Here's what a single Vermont filer keeps in 2026. On a $50,000 salary, take-home is approximately $40,746 per year ($3,396/month) after federal, FICA, and state taxes. At $80,000, take-home is approximately $61,408 ($5,117/month), with the state taking $3,170. At $100,000, you keep about $74,158 ($6,180/month), with $4,490 going to Vermont. At $150,000, take-home is approximately $105,166 ($8,764/month), with the state taking $8,016. Vermont's effective rate for a $100,000 earner approaches 6%, making it one of the more expensive states in New England for middle incomes.

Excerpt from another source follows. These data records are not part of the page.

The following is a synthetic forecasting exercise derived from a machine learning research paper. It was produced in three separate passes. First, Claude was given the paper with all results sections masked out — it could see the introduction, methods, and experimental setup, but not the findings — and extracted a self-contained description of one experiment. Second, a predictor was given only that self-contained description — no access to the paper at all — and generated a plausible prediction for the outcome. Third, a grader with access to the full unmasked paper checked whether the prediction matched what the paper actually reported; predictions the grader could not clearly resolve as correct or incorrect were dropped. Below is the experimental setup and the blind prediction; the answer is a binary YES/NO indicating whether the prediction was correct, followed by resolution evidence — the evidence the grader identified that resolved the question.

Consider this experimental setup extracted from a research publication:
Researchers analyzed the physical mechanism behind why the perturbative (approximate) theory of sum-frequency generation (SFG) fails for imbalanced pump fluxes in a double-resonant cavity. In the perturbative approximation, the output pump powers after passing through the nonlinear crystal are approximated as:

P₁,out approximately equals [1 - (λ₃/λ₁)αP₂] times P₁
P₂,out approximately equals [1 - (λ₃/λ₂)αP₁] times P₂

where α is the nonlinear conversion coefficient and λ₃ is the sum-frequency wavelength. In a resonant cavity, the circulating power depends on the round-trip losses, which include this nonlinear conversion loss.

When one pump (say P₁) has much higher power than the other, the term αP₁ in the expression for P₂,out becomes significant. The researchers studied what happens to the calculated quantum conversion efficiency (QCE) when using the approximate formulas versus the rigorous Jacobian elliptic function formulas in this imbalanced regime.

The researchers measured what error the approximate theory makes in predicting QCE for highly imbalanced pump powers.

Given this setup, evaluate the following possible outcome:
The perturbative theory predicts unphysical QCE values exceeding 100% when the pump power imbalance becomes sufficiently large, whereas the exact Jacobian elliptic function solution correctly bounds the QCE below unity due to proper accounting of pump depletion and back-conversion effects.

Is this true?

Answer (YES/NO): NO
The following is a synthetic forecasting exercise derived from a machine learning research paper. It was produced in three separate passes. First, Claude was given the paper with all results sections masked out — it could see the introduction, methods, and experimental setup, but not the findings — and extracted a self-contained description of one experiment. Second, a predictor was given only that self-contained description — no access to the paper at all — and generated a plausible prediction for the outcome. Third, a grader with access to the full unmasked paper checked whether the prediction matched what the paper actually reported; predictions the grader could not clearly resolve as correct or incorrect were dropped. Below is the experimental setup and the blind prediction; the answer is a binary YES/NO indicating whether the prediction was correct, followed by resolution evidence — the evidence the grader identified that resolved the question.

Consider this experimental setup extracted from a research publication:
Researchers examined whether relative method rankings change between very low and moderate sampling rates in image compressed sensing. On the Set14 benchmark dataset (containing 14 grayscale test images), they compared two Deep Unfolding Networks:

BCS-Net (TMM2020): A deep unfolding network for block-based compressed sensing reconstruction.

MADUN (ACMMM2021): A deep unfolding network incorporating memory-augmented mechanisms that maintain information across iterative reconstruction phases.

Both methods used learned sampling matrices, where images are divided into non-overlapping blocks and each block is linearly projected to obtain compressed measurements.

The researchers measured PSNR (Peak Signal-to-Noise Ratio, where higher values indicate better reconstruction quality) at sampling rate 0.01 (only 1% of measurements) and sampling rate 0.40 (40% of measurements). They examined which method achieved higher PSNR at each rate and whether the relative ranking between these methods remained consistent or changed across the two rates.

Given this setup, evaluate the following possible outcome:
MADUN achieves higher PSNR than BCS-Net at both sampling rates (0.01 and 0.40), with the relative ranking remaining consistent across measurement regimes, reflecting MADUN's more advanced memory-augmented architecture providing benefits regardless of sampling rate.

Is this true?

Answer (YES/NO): NO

Compared to neighboring New Hampshire (no income tax), a Vermont worker at $80,000 takes home approximately $3,170 less per year — a gap that motivates many Vermont workers who can work remotely to consider crossing the border. Against Maine (up to 7.15% top rate), Vermont and Maine are comparable for most earners, with Vermont's top rate of 8.75% becoming more costly above $120,000. Against Massachusetts (flat 5%), Vermont workers at $80,000 pay about $1,170 more per year.

Watch out: Vermont's 6.6% bracket starts at $49,400 of taxable income — after Vermont's modest $7,650 standard deduction, that's roughly a $57,000 gross salary. If you earn above that, most of your additional income is taxed at 6.6% or higher. Vermont is also notable for having some of the highest property taxes in the country relative to home values, partly due to its statewide education funding system. The combined income and property tax burden makes Vermont one of the more expensive states for homeowners to live in, even with modest incomes.

Frequently Asked Questions

What is the Vermont income tax rate for 2026?
Vermont has four brackets: 3.35% up to $49,400, 6.6% from $49,400 to $119,700, 7.6% from $119,700 to $249,700, and 8.75% above $249,700 for single filers.
Do Vermont cities charge local income tax?
No. No city in Vermont charges a local income tax on wages.
How does Vermont compare to New Hampshire for take-home pay?
New Hampshire has no state income tax on wages, making it significantly more favorable. A Vermont worker earning $80,000 pays roughly $3,800 more in state income tax than the same earner in New Hampshire.
Is Vermont one of the highest-taxed New England states?
Yes. Vermont's top rate of 8.75% is the highest in New England, though Massachusetts's 9% millionaires surtax applies at much higher income levels.